For both temperature and precipitation data, Figure 6, the difference plots for generated versus HO2 and HO1 versus HO2 are similar. DiffESM matches HO1's performance globally (when averaging values over all grid points) and captures many of the same spatial patterns in terms of the sign and magnitude of the differences over both land and oceans. Additionally, metrics that incorporate temporal structure such as rainy streaks or hot streaks demonstrate a high level of both spatial and temporal agreement between DiffESM and the conditioning data set.

For a more fine-grained evaluation of DiffESM's performance on each metric, Figure 7 presents histograms of the results over time for the grid-points closest to Novosibirsk, Hawaii, and Melbourne. These histograms show that, when looking at metrics from specific locations over 2080–2100, our generated results are consistent with both HO1, used for conditioning, and HO2, the independent ensemble member.

Details are in the caption following the image

Histogram of metric performance at Melbourne, Hawaii, and Novosibirsk for the years 2080–2100. For metrics where “days” are the unit, bins were chosen to be a width of 1 day. For all other metrics, 20 bins were chosen for visual clarity.

5.1.3 Variability

Some generative methods are known to suffer from “mode collapse” (Lala et al., 2018), a tendency to generate only a small subset of the data distribution, resulting in samples with little internal variability. We have observed this issue in in the past in the context of ESM emulation with GANs. To ensure that DiffESM does not exhibit the same limitation, we assess the variability of the samples it produces.

Figure 8 presents the results of this assessment. For this analysis, we evaluate on the RCP8.5 scenario for our IPSL trained model, over the years 2050–2100. For each location, we compute the target metric on both the daily values of the HO1 data set and 30 generated ensemble members. We then calculate the rank of the HO1 metric result within the 30-member generated ensemble for each location and month, yielding 612 fractional ranks (51 years × ${\times} $ 12 months). These fractional ranks are plotted as histograms, which are designed to visually evaluate the“spread” of our generated ensemble. A “U”-shaped histograms indicates an overly tight cluster, a dome-shaped histogram suggests too wide a spread, and a skewed histogram indicates bias, either under- or over-predicting.
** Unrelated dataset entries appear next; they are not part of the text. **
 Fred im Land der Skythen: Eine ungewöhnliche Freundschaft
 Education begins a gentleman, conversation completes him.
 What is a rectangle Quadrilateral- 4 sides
A flat histogram is the indication of a sample whose distribution is the same as that of the quantity it is designed to emulate.
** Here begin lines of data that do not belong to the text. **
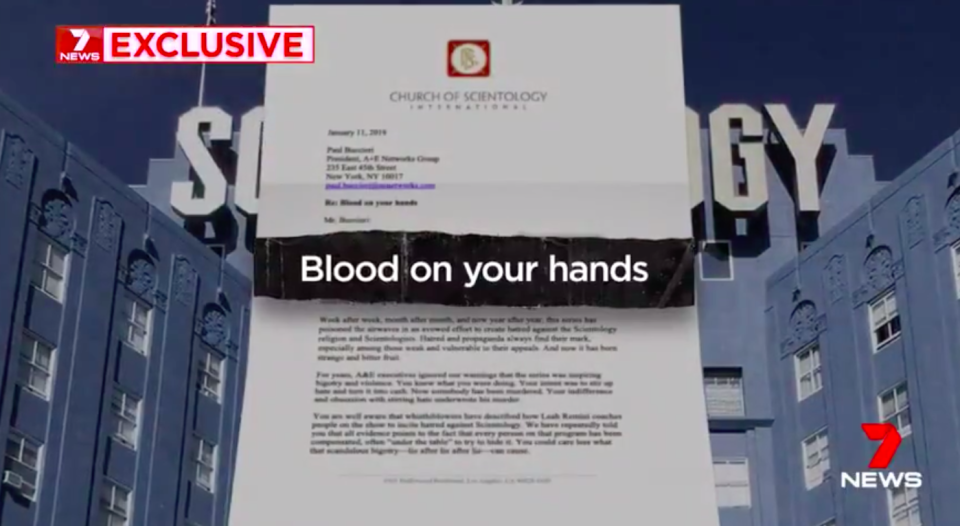 """In a letter obtained by Seven News titled 'Blood on your hands', Scientology accuses the A&E television network of paying """"for the hate that caused this murder"""". Source: 7News"""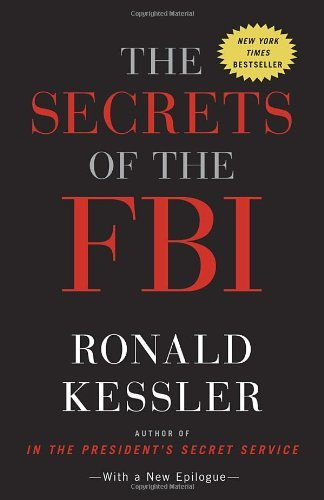 Ronald Kessler The Secrets Of The Fbi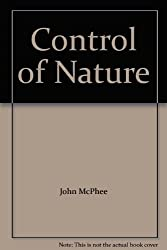 The Control of Nature by John McPhee (1991-08-08)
Details are in the caption following the image

Location Specific Rank Histograms 2050–2100. Twenty bins were chosen for visual clarity and consistency of the results.

The only performance that shows room for improvement is related to DiffESM consistently under-predicting the temperature of hot days in Hawaii, as the histogram with the peak to its right edge suggests (the truth has the highest rank in a majority of cases). Further investigation reveals that the average bias between the generated ensemble mean and the HO1 metric (for 90th percentile temperature in Hawaii) is −0.044, while the average mean squared error is 0.002. Despite the generated metric being extremely close to the HO1 metric, the consistent bias and small standard deviation of 0.031 for the generated ensemble lead to a rank histogram that displays consistent under-prediction. However, for other metric-location pairs, the histograms display relatively uniform behavior, indicating that the HO1 result falls evenly within the generated ensemble. This demonstrates that in the great majority of cases, the generated ensemble produces sufficient variability to capture the realm of possibilities for the true value, and does not “overdo it,” so that the truth has similar chances to fall anywhere within the sample. The uniform histograms also suggest that DiffESM does not suffer from the mode collapse issue observed in GANs, as it generates samples with adequate internal variability. A sample suffering from mode collapse would show a U shape or a skewed shape.

5.2 Analysis: Performance Across RCPs

In this section we present analyses of DiffESM's performance across a wide range of forcing scenarios and years. For brevity, we only include a subset of the analyses described above that characterize the performance of our model both spatially and temporally.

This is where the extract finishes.